** start **

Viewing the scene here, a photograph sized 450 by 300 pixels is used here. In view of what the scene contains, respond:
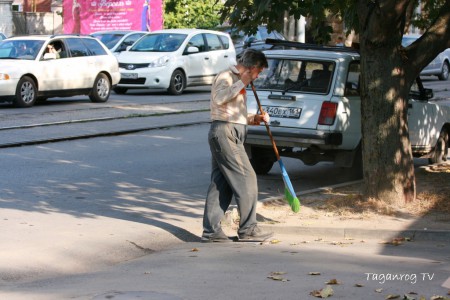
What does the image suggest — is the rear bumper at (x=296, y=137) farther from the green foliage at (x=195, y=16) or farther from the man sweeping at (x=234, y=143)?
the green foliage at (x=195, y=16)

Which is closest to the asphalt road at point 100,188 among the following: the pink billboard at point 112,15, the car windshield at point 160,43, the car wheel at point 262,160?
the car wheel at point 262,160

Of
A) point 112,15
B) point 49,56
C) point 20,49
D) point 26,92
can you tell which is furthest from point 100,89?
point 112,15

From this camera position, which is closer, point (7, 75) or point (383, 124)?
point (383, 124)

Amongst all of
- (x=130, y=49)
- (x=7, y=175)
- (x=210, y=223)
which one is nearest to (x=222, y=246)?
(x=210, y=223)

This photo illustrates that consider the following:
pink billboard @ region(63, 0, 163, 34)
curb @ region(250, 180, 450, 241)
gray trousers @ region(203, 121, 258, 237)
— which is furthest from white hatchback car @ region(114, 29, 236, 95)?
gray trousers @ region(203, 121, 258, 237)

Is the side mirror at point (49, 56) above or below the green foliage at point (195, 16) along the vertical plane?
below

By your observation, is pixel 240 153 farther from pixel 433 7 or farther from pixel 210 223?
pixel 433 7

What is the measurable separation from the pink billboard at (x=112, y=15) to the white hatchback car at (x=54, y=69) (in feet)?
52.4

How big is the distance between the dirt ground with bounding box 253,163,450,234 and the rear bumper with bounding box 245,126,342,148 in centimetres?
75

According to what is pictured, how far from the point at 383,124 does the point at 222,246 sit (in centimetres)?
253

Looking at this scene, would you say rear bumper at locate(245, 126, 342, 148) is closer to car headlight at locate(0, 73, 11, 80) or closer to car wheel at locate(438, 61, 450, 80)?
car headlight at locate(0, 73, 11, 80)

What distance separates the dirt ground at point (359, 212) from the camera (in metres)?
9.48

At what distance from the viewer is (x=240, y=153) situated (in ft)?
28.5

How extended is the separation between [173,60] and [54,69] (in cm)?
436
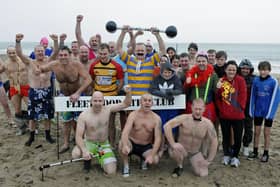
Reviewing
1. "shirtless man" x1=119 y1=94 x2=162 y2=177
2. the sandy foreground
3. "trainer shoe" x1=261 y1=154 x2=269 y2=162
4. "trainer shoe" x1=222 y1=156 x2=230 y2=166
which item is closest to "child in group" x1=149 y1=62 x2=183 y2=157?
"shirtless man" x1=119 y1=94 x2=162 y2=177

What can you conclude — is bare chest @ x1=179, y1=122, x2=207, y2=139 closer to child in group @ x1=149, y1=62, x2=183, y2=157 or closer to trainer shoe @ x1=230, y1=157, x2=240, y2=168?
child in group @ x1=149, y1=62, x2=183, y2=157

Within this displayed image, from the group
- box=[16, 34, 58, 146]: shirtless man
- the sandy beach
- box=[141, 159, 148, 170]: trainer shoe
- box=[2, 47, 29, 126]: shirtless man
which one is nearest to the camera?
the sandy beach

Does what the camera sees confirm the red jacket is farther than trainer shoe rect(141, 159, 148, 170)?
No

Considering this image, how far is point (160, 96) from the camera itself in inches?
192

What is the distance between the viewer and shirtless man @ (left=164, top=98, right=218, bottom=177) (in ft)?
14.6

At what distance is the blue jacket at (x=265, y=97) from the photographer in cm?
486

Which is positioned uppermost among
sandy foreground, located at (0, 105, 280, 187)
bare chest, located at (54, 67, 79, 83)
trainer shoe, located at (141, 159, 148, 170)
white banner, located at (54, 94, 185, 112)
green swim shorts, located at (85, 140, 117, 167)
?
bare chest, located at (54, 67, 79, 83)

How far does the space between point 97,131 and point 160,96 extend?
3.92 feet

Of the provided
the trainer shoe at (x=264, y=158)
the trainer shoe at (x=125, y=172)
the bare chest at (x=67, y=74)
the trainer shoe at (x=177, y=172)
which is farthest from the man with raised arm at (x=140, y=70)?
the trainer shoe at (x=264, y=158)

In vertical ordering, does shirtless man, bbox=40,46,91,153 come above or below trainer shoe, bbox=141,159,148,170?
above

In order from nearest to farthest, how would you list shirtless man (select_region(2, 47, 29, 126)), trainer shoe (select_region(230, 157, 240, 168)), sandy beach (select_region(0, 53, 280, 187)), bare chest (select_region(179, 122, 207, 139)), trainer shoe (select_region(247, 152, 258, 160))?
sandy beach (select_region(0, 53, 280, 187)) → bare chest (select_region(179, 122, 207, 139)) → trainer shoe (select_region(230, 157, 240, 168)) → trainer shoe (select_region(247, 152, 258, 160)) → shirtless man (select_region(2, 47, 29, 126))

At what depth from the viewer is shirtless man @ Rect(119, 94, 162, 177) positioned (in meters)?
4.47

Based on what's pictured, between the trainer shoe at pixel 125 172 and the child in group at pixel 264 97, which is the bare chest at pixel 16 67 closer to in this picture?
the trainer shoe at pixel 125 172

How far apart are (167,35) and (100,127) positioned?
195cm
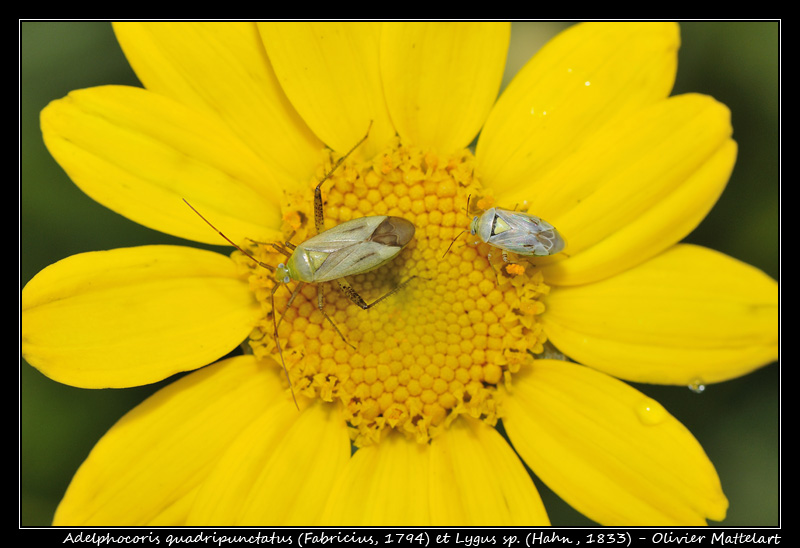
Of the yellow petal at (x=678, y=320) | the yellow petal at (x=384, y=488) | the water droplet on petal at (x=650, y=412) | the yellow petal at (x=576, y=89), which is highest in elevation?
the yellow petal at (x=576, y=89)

** end **

What you need to do:
Put every line of the data above into a JSON list of strings, one string per line, leaving out blank lines and the pictures.

Reply:
[
  "Viewing the scene here, a photograph sized 450 by 300 pixels is used here. In view of what the scene contains, respond:",
  "What does the image suggest — is the rear bumper at (x=296, y=137) farther from the green foliage at (x=195, y=16) or farther from the man sweeping at (x=234, y=143)?",
  "the green foliage at (x=195, y=16)",
  "Which is closest to the asphalt road at point 100,188 among the following: the pink billboard at point 112,15, the car windshield at point 160,43, the car wheel at point 262,160?",
  "the car wheel at point 262,160",
  "Of",
  "A) point 112,15",
  "B) point 49,56",
  "C) point 20,49",
  "D) point 26,92",
  "can you tell which is furthest from point 100,89?",
  "point 112,15",
  "From this camera position, which is closer, point (7, 75) or point (383, 124)?",
  "point (383, 124)",
  "Amongst all of",
  "- (x=130, y=49)",
  "- (x=7, y=175)",
  "- (x=210, y=223)",
  "which one is nearest to (x=222, y=246)?",
  "(x=210, y=223)",
  "This photo illustrates that consider the following:",
  "pink billboard @ region(63, 0, 163, 34)",
  "curb @ region(250, 180, 450, 241)",
  "gray trousers @ region(203, 121, 258, 237)",
  "— which is furthest from white hatchback car @ region(114, 29, 236, 95)?",
  "gray trousers @ region(203, 121, 258, 237)",
  "Is the side mirror at point (49, 56) above or below the green foliage at point (195, 16) along the vertical plane?",
  "below",
  "By your observation, is pixel 240 153 farther from pixel 433 7 or farther from pixel 210 223?",
  "pixel 433 7",
  "What is the measurable separation from the pink billboard at (x=112, y=15) to the white hatchback car at (x=54, y=69) (in feet)?",
  "52.4",
  "How big is the distance between the dirt ground with bounding box 253,163,450,234 and the rear bumper with bounding box 245,126,342,148 in centimetres?",
  "75",
  "According to what is pictured, how far from the point at 383,124 does the point at 222,246 sit (in centimetres)?",
  "253",
  "Looking at this scene, would you say rear bumper at locate(245, 126, 342, 148) is closer to car headlight at locate(0, 73, 11, 80) or closer to car wheel at locate(438, 61, 450, 80)?",
  "car headlight at locate(0, 73, 11, 80)",
  "What distance separates the dirt ground at point (359, 212) from the camera (in metres)?",
  "9.48",
  "At what distance from the viewer is (x=240, y=153) situated (in ft)?",
  "28.5",
  "How extended is the separation between [173,60] and [54,69] (in cm)?",
  "436",
  "Reviewing",
  "1. \"shirtless man\" x1=119 y1=94 x2=162 y2=177",
  "2. the sandy foreground",
  "3. \"trainer shoe\" x1=261 y1=154 x2=269 y2=162",
  "4. \"trainer shoe\" x1=222 y1=156 x2=230 y2=166",
  "which item is closest to \"child in group\" x1=149 y1=62 x2=183 y2=157?",
  "\"shirtless man\" x1=119 y1=94 x2=162 y2=177",
  "What can you conclude — is bare chest @ x1=179, y1=122, x2=207, y2=139 closer to child in group @ x1=149, y1=62, x2=183, y2=157 or closer to trainer shoe @ x1=230, y1=157, x2=240, y2=168?",
  "child in group @ x1=149, y1=62, x2=183, y2=157",
  "Within this displayed image, from the group",
  "- box=[16, 34, 58, 146]: shirtless man",
  "- the sandy beach",
  "- box=[141, 159, 148, 170]: trainer shoe",
  "- box=[2, 47, 29, 126]: shirtless man",
  "which one is nearest to the camera?",
  "the sandy beach",
  "Does what the camera sees confirm the red jacket is farther than trainer shoe rect(141, 159, 148, 170)?",
  "No",
  "Considering this image, how far is point (160, 96) from the camera itself in inches?",
  "192",
  "What is the distance between the viewer and shirtless man @ (left=164, top=98, right=218, bottom=177) (in ft)?",
  "14.6",
  "At what distance is the blue jacket at (x=265, y=97) from the photographer in cm?",
  "486",
  "Which is positioned uppermost among",
  "sandy foreground, located at (0, 105, 280, 187)",
  "bare chest, located at (54, 67, 79, 83)",
  "trainer shoe, located at (141, 159, 148, 170)",
  "white banner, located at (54, 94, 185, 112)",
  "green swim shorts, located at (85, 140, 117, 167)",
  "?",
  "bare chest, located at (54, 67, 79, 83)",
  "How far does the space between point 97,131 and point 160,96 extend?",
  "3.92 feet",
  "Of the provided",
  "the trainer shoe at (x=264, y=158)",
  "the trainer shoe at (x=125, y=172)",
  "the bare chest at (x=67, y=74)",
  "the trainer shoe at (x=177, y=172)",
  "which is farthest from the man with raised arm at (x=140, y=70)?",
  "the trainer shoe at (x=264, y=158)",
  "In vertical ordering, does shirtless man, bbox=40,46,91,153 come above or below trainer shoe, bbox=141,159,148,170?",
  "above",
  "In order from nearest to farthest, how would you list shirtless man (select_region(2, 47, 29, 126)), trainer shoe (select_region(230, 157, 240, 168)), sandy beach (select_region(0, 53, 280, 187)), bare chest (select_region(179, 122, 207, 139)), trainer shoe (select_region(247, 152, 258, 160))?",
  "sandy beach (select_region(0, 53, 280, 187)) → bare chest (select_region(179, 122, 207, 139)) → trainer shoe (select_region(230, 157, 240, 168)) → trainer shoe (select_region(247, 152, 258, 160)) → shirtless man (select_region(2, 47, 29, 126))",
  "At what depth from the viewer is shirtless man @ Rect(119, 94, 162, 177) positioned (in meters)?",
  "4.47",
  "Based on what's pictured, between the trainer shoe at pixel 125 172 and the child in group at pixel 264 97, which is the bare chest at pixel 16 67 closer to in this picture?",
  "the trainer shoe at pixel 125 172",
  "How far apart are (167,35) and (100,127) positioned?",
  "195cm",
  "Of the yellow petal at (x=678, y=320) | the yellow petal at (x=384, y=488) | the water droplet on petal at (x=650, y=412) | the yellow petal at (x=576, y=89), which is highest in elevation?",
  "the yellow petal at (x=576, y=89)"
]